L'importante è sapere che in questo campo di aspra battaglia per la vita e per la salvezza, il primo scontro - il primo round decisivo e vincente - è già avvenuto, ad opera di Cristo. Se l'attesa dell'uomo è sapere se il bene vinca sul male, se Dio vinca su satana e il mondo, deve riconoscere che questo è già avvenuto. Si tratta di essere sicuri - ed è quanto abbiamo proclamato oggi - che a questo primo scontro decisivo seguirà il KO definitivo, finale, la manifestazione esplicita ed esclusiva della signoria di Cristo. Ora è il tempo delle nostre scelte, della nostra perseverante attesa. Dice il prefazio oggi: "Con la sua prima venuta nell'umiltà della carne Egli portò a compimento l'antica speranza e aprì il passaggio alla eterna salvezza; quando verrà di nuovo nello splendore della gloria potremo ottenere, in pienezza di luce, i beni promessi che ora osiamo sperare, vigilando nell'attesa".
"Non temete l'insulto degli uomini, non vi spaventate per i loro scherni" (Lett.). In una cultura dell'efficienza, per lo più tecnologica e materiale, la fede è emarginata e derisa, vista come insignificante. Anche perché il bene, interiore e nascosto quale è quello del cuore e della libertà sana, non fa cronaca né fracasso. L'efficacia del seme e del lievito, cioè l'operare della grazia, e quindi della santità, non attinge allo schermo televisivo. Anche da questo è facile che "si raffreddi l'amore di molti". Come rimedio non c'è che fare continuamente memoria della vera forza - della verità - che guida la storia umana ben oltre l'agitarsi delle singole libertà: "La mia giustizia - dice il Signore - durerà per sempre, la mia salvezza di generazione in generazione" (Lett.).
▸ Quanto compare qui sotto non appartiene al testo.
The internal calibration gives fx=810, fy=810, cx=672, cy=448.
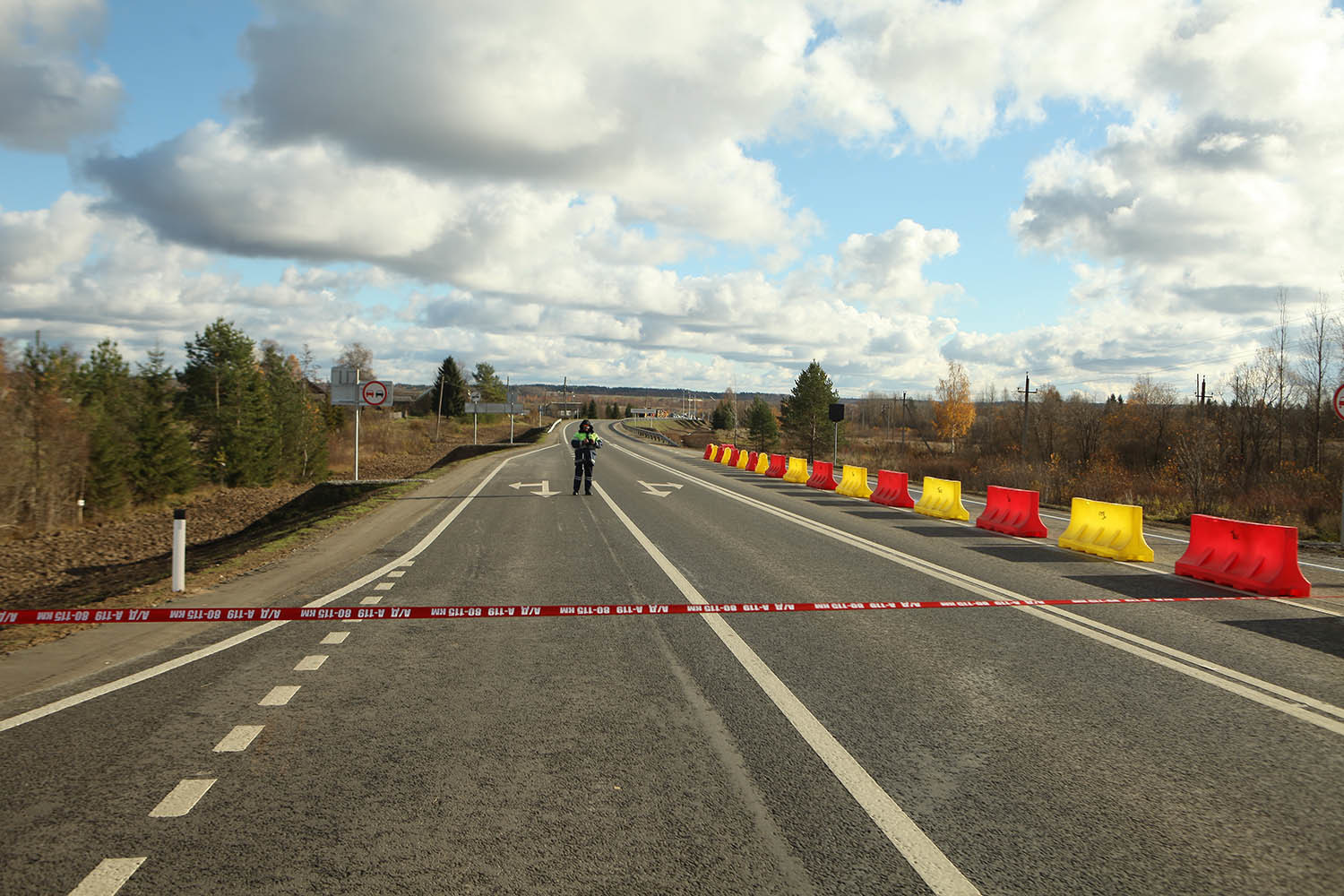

Si apre l'Avvento per prepararci al Natale, alla prima venuta di Dio tra noi. E' stato l'inizio di una vicenda nuova della nostra umanità, in cammino ora verso la seconda venuta di Cristo che porterà a compimento il Regno iniziato tra noi con i suoi gesti di salvezza. A quel traguardo ognuno è chiamato a giungere preparato. E' la meta ultima da tener presente sempre. Fin dall'inizio dell'Anno Liturgico la Chiesa ce ne fa memoria. Professiamo oggi l'articolo del Credo: "Di nuovo verrà, nella gloria, a giudicare i vivi e i morti, e il suo regno non avrà fine". Come in ogni messa sospiriamo quell'incontro "nell'attesa che si compia la beata speranza e venga il nostro salvatore Gesù Cristo".